Положение выяснилось, когда уже совершенно стемнело. Евдокимов торопился домой. Желая сократить путь и не возвращаться домой поездом, он решил прыгнуть на свой аэродром, как раз недалеко от дома. Дирижабль изменил курс, и Евдокимов выбросился, как задумал. Расчеты его, однако, не оправдались.

Прыгнув над аэродромом, Евдокимов плохо рассчитал приземление, — его снесло в лес. Запутавшись парашютом в высоких соснах, товарищ беспомощно повис на ветвях. Его одиночество могло бы очень затянуться… Но командир дирижабля, увидев с высоты невеселое положение парашютиста, подлетел к комендантскому зданию на аэродроме и бросил вымпел с запиской о случившемся. Несколько минут спустя в лес, к месту происшествия, со звоном мчались аэродромная пожарная команда и «санитарка».

Пожарники действовали энергично. Вначале они обрубили все сучья, за которые зацепился парашют. Это не помогло. Евдокимов висел в воздухе, руководя сверху спасательными работами. Тогда решено было спилить всю сосну. Едва лишь вершина ее накренилась, как парашют отцепился, и Евдокимов благополучно опустился на твердую землю.

Этот случай, однако, не помешал мне осуществить задуманный ночной прыжок.

На старте число участников ночного «десанта» непредвиденно утроилось. Со мной приехали посмотреть на прыжок инструктор-парашютист нашей части Стрыжов и укладчик Матвеев.

Перед полетом я обратил внимание, что Стрыжов, крутясь около меня, переминается с ноги на ногу, не решаясь что-то сказать. Матвеев был энергичнее. Он неотступно следовал за мной по пятам, время от времени бурча:

— Возьмите с собой!

Мне не хотелось обидеть товарищей, и я отдал им свои парашюты, а сам решил прыгать на одном летнабовском.
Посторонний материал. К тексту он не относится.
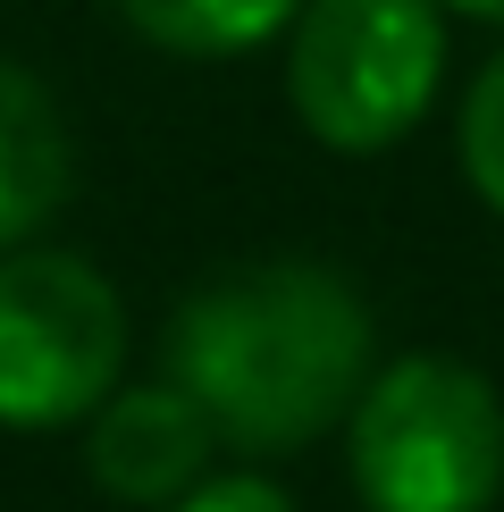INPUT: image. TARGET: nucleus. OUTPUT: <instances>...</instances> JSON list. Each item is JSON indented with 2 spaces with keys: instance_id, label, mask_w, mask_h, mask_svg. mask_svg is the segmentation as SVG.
I'll use <instances>...</instances> for the list:
<instances>
[{
  "instance_id": "nucleus-7",
  "label": "nucleus",
  "mask_w": 504,
  "mask_h": 512,
  "mask_svg": "<svg viewBox=\"0 0 504 512\" xmlns=\"http://www.w3.org/2000/svg\"><path fill=\"white\" fill-rule=\"evenodd\" d=\"M303 0H118V17L168 59H244L286 34Z\"/></svg>"
},
{
  "instance_id": "nucleus-4",
  "label": "nucleus",
  "mask_w": 504,
  "mask_h": 512,
  "mask_svg": "<svg viewBox=\"0 0 504 512\" xmlns=\"http://www.w3.org/2000/svg\"><path fill=\"white\" fill-rule=\"evenodd\" d=\"M126 370V303L84 252H0V429H68Z\"/></svg>"
},
{
  "instance_id": "nucleus-9",
  "label": "nucleus",
  "mask_w": 504,
  "mask_h": 512,
  "mask_svg": "<svg viewBox=\"0 0 504 512\" xmlns=\"http://www.w3.org/2000/svg\"><path fill=\"white\" fill-rule=\"evenodd\" d=\"M168 512H303V504H294L286 487L252 479V471H236V479H210V471H202V479L185 487V496L168 504Z\"/></svg>"
},
{
  "instance_id": "nucleus-1",
  "label": "nucleus",
  "mask_w": 504,
  "mask_h": 512,
  "mask_svg": "<svg viewBox=\"0 0 504 512\" xmlns=\"http://www.w3.org/2000/svg\"><path fill=\"white\" fill-rule=\"evenodd\" d=\"M168 378L236 454H303L370 378V311L336 269L252 261L194 286L168 319Z\"/></svg>"
},
{
  "instance_id": "nucleus-3",
  "label": "nucleus",
  "mask_w": 504,
  "mask_h": 512,
  "mask_svg": "<svg viewBox=\"0 0 504 512\" xmlns=\"http://www.w3.org/2000/svg\"><path fill=\"white\" fill-rule=\"evenodd\" d=\"M286 101L328 152H387L446 76L437 0H303L286 17Z\"/></svg>"
},
{
  "instance_id": "nucleus-10",
  "label": "nucleus",
  "mask_w": 504,
  "mask_h": 512,
  "mask_svg": "<svg viewBox=\"0 0 504 512\" xmlns=\"http://www.w3.org/2000/svg\"><path fill=\"white\" fill-rule=\"evenodd\" d=\"M437 9H462V17H496V26H504V0H437Z\"/></svg>"
},
{
  "instance_id": "nucleus-8",
  "label": "nucleus",
  "mask_w": 504,
  "mask_h": 512,
  "mask_svg": "<svg viewBox=\"0 0 504 512\" xmlns=\"http://www.w3.org/2000/svg\"><path fill=\"white\" fill-rule=\"evenodd\" d=\"M454 152H462V177H471V194L504 219V51L471 76V93H462Z\"/></svg>"
},
{
  "instance_id": "nucleus-6",
  "label": "nucleus",
  "mask_w": 504,
  "mask_h": 512,
  "mask_svg": "<svg viewBox=\"0 0 504 512\" xmlns=\"http://www.w3.org/2000/svg\"><path fill=\"white\" fill-rule=\"evenodd\" d=\"M68 194H76V143L51 84L0 59V252L34 244Z\"/></svg>"
},
{
  "instance_id": "nucleus-2",
  "label": "nucleus",
  "mask_w": 504,
  "mask_h": 512,
  "mask_svg": "<svg viewBox=\"0 0 504 512\" xmlns=\"http://www.w3.org/2000/svg\"><path fill=\"white\" fill-rule=\"evenodd\" d=\"M345 471L362 512H488L504 487V403L454 353H404L362 378L345 412Z\"/></svg>"
},
{
  "instance_id": "nucleus-5",
  "label": "nucleus",
  "mask_w": 504,
  "mask_h": 512,
  "mask_svg": "<svg viewBox=\"0 0 504 512\" xmlns=\"http://www.w3.org/2000/svg\"><path fill=\"white\" fill-rule=\"evenodd\" d=\"M210 420L202 403L177 387V378H152V387H110L93 403V429H84V471L110 504L135 512H168L210 471Z\"/></svg>"
}]
</instances>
Мы поднялись в темноте, так что с большой высоты я мог различить аэродром лишь по нескольким огонькам.

На первых двух кругах я выпустил Стрыжова и Матвеева, напутствуя их легким хлопком по плечу. Когда дирижабль описывал третий круг, я крепко пожал руку командиру дирижабля, сказал «спасибо» и в тот же миг из теплой и светлой кабины нырнул во тьму.

Затяжным прыжком я пролетел не менее трехсот пятидесяти метров, распахнул парашют, быстро приземлился и снизу руководил приземлением прыгнувших ранее меня Стрыжова и Матвеева, которые, прыгнув без затяжки, сильно отстали от меня.
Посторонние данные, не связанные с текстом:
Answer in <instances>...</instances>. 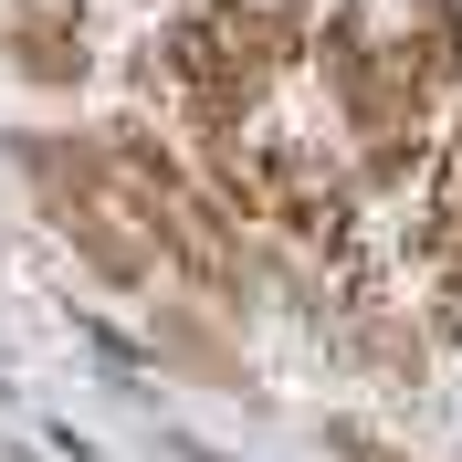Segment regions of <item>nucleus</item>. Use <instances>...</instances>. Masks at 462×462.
<instances>
[{
  "label": "nucleus",
  "instance_id": "nucleus-3",
  "mask_svg": "<svg viewBox=\"0 0 462 462\" xmlns=\"http://www.w3.org/2000/svg\"><path fill=\"white\" fill-rule=\"evenodd\" d=\"M441 263H462V126L441 137V210H431V231H420Z\"/></svg>",
  "mask_w": 462,
  "mask_h": 462
},
{
  "label": "nucleus",
  "instance_id": "nucleus-4",
  "mask_svg": "<svg viewBox=\"0 0 462 462\" xmlns=\"http://www.w3.org/2000/svg\"><path fill=\"white\" fill-rule=\"evenodd\" d=\"M337 452H346V462H400L389 441H368V431H337Z\"/></svg>",
  "mask_w": 462,
  "mask_h": 462
},
{
  "label": "nucleus",
  "instance_id": "nucleus-2",
  "mask_svg": "<svg viewBox=\"0 0 462 462\" xmlns=\"http://www.w3.org/2000/svg\"><path fill=\"white\" fill-rule=\"evenodd\" d=\"M11 63H22L32 85H74V74H85V11H74V0H22Z\"/></svg>",
  "mask_w": 462,
  "mask_h": 462
},
{
  "label": "nucleus",
  "instance_id": "nucleus-1",
  "mask_svg": "<svg viewBox=\"0 0 462 462\" xmlns=\"http://www.w3.org/2000/svg\"><path fill=\"white\" fill-rule=\"evenodd\" d=\"M106 169L126 179V200H137V231H147V253H169L179 273H189V284H210V294H242V253H231L221 210L179 189V169L158 158V147H147V126H116Z\"/></svg>",
  "mask_w": 462,
  "mask_h": 462
}]
</instances>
Прыжки и расчеты отлично удались. Мы приземлились в тридцати метрах от расчетной точки. При ночном прыжке эта погрешность совершенно незначительна.

Вернувшись на рассвете с аэродрома после ночного полета на истребителе, я собрался было вздремнуть, как под окном моей комнаты неистово загудела автомашина. Это приехали молодые ученики, которым я на этот день назначил первый прыжок с дирижабля.

После напряженной бессонной ночи страшно хотелось спать. Я вышел, не успев даже позавтракать.

Веселые шумные песни всю дорогу сменяли одна другую. Одиннадцать молодых ребят, среди них были три девушки, приехали с бодрым, радостным настроением.

Полеты начались хорошо. В течение двух часов дирижабль трижды приземлялся, и каждый раз стартовая команда ловко хватала гайдроп.

Забрав на борт новую группу, дирижабль снова уходил в воздух. Так были выпущены первые восемь человек. Прыгало всего одиннадцать. Оставалась последняя группа. Мне очень хотелось есть, но я утешал себя тем, что скоро прыжки окончатся.

«Выпущу еще троих, — думал я, — затем обедать!»

Поднявшись в воздух, я выпустил первого, а за ним второго парашютиста. Оба прыгнули хорошо.

Сделал поправку на усилившийся ветер и, когда дирижабль зашел на боевой курс, пустил на землю последнего. Это был комсомолец Кречетников.

Бросившись вниз головой, он сразу же дернул кольцо и под куполом, освещенным солнцем, медленно поплыл к земле. Плавное снижение меня обеспокоило. Было очевидно, что ветер так же внезапно стих, как и усилился, а расчет был сделан с учетом большого сноса. Мое беспокойство возросло, когда Кречетникова понесло прямо на крышу эллинга. Видимо, сам испугавшись столкновения, Кречетников беспомощно озирался по сторонам, точно ожидая от кого-нибудь спасения. Но едва лишь его ноги коснулись крыши, как он мгновенно ухватился за выступ и удержался. Смявшийся купол парашюта комком упал через край.

Стартовая команда, наблюдавшая эту картину, бросилась на выручку Кречетникову. С помощью огромных пожарных лестниц парашютист был торжественно снят с крыши эллинга.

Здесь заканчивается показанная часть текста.